Brussels has taken more than a year to decide if gas and nuclear energy should count as green investments in the EU’s taxonomy, an investor rule book designed to help raise massive amounts of private capital to meet EU climate-change targets.
In final rules published on Wednesday, gas power plants would be labelled green this decade if they emit less than 270 g of CO2 equivalent per kilowatt-hour, or have annual emissions below 550 kg CO2 equivalent per kwh over 20 years.
That could include gas plants with relatively high CO2 emissions today, provided they switch to low-carbon gas or reduce their running hours in later years.
Gas plants must switch to run on low-carbon gases by 2035. A requirement in a previous draft, for plants to start switching in 2026, was dropped.
New nuclear plants must receive construction permits before 2045 to get a green investment label, and be located in a country with a plan and funds to safely dispose of radioactive waste by 2050.
“We’re setting out how gas and nuclear could make a contribution in the difficult transition to climate neutrality,” EU financial services chief Mairead McGuinness said.
“We’re putting in place strict conditions for their inclusion in the taxonomy.”
The rules, which arrive as Europe grapples with surging energy prices and concerns about its reliance on imported Russian gas amid political tensions over Ukraine, have faced opposition on multiple fronts, including from campaigners, the EU’s expert advisers, some investors and countries.
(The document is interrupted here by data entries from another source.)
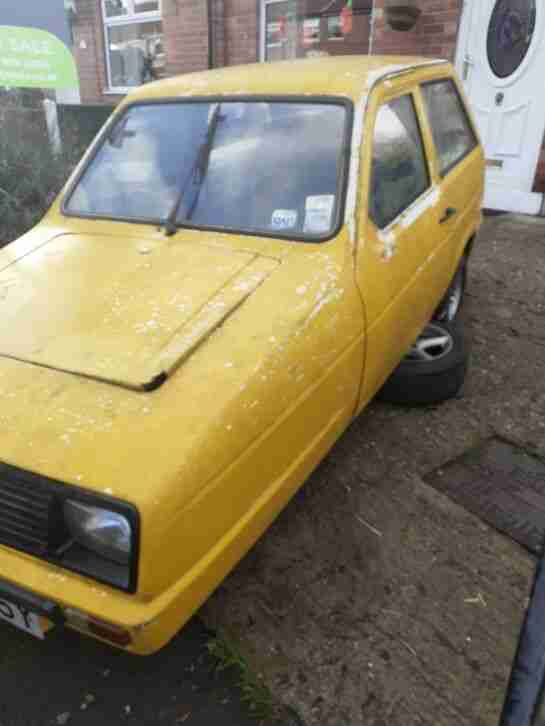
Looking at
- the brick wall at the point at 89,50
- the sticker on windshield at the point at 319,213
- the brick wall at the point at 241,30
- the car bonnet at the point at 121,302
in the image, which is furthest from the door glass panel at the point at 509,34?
the brick wall at the point at 89,50

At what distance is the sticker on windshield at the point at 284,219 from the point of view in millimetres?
2510

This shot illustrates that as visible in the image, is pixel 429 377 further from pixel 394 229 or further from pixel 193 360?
pixel 193 360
That debate reflects broader divisions among governments over the path to meet the EU’s goal of net-zero emissions by 2050.
EU countries and the European Parliament have four months to potentially block the rules, which could be done by a supermajority of 20 out of the 27 EU countries – a threshold seen as unlikely – or a majority of lawmakers.
Green EU lawmakers said on Wednesday they would campaign for the 353 votes needed to block the proposal, and already had roughly 250.
“There is still a chance to stop this,” German Green lawmaker Michael Bloss said.
The Austrian government on Wednesday repeated its threat to take legal action over nuclear’s green label. While opponents cite concerns over nuclear waste disposal, pro-nuclear states including France say the CO2-free energy source is crucial to meet climate targets.
Gas is similarly divisive, with Poland and Bulgaria among the states that say gas investments should be encouraged to phase out higher-polluting coal. Denmark, Ireland and others say labelling the fossil fuel as green would undermine the EU’s leadership in fighting climate change.
If approved, the gas and nuclear rules would apply from January, 2023, when providers of financial products must disclose what share of their investments comply. The taxonomy does not oblige investors to make “sustainable” investments – rather, it limits which ones can be marketed as such.